Member of the Maharashtra Legislative Assembly
- Incumbent
- Assumed office 23 November 2024
- Preceded by: Chimanrao Patil
- Constituency: Erandol

Personal details
- Born: 1978 (age 47–48) Erandol, Jalgaon district
- Party: Shiv Sena
- Parent: Chimanrao Patil (father)
- Education: North Maharashtra University

= Amol Patil =

Indian politician

Amol Chimanrao Patil (born 1978) is an Indian politician. He is a member of the Maharashtra Legislative Assembly from Erandol Assembly constituency in Jalgaon district. He won the 2024 Maharashtra Legislative Assembly election, representing the Shiv Sena.

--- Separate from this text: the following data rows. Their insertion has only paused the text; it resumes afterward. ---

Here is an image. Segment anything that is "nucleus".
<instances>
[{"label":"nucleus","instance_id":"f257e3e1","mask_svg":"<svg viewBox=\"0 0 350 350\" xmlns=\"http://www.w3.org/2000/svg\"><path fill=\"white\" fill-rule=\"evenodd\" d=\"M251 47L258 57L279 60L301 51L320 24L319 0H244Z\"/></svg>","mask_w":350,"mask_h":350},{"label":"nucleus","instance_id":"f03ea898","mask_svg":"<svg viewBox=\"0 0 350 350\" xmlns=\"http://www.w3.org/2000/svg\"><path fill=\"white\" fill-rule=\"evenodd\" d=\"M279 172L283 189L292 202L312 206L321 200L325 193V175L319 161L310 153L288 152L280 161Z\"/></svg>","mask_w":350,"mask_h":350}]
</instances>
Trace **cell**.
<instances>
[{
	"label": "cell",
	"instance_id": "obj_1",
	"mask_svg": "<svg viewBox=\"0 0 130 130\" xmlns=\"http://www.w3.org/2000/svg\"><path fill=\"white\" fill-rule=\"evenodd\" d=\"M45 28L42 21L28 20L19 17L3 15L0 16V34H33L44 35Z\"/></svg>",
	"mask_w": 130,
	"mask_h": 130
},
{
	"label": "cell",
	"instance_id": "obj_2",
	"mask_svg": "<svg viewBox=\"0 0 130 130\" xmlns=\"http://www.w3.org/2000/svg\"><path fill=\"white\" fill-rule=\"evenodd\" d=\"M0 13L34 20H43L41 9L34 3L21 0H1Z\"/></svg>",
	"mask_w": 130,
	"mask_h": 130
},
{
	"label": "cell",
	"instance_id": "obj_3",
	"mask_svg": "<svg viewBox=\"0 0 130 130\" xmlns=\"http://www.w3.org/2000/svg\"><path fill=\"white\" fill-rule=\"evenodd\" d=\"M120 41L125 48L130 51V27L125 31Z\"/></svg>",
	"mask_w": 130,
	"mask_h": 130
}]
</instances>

== Early life and education ==
Patil is from Erandol, Jalgaon district, Maharashtra. He is the son of Patil Chimanrao Rupchand, a farmer and former MLA.

He is a graduate with a BSL degree from North Maharashtra University, Jalgaon (2005).

== Career ==
He served as the vice-chairman of the Jalgaon District Central Cooperative Bank. He was also the chairman of the APMC in Pachora for 13 years.

Patil won from the Erandol Assembly constituency representing Shiv Sena Party in the 2024 Maharashtra Legislative Assembly election. He defeated his nearest rival, Satish Anna Patil of the Nationalist Congress Party (SP), by a huge margin of 56,332 votes. His father, the sitting MLA, had sought the ticket for Patil, considering his own age and the party high command had nominated his son to contest the 2024 Assembly election from Erandol seat.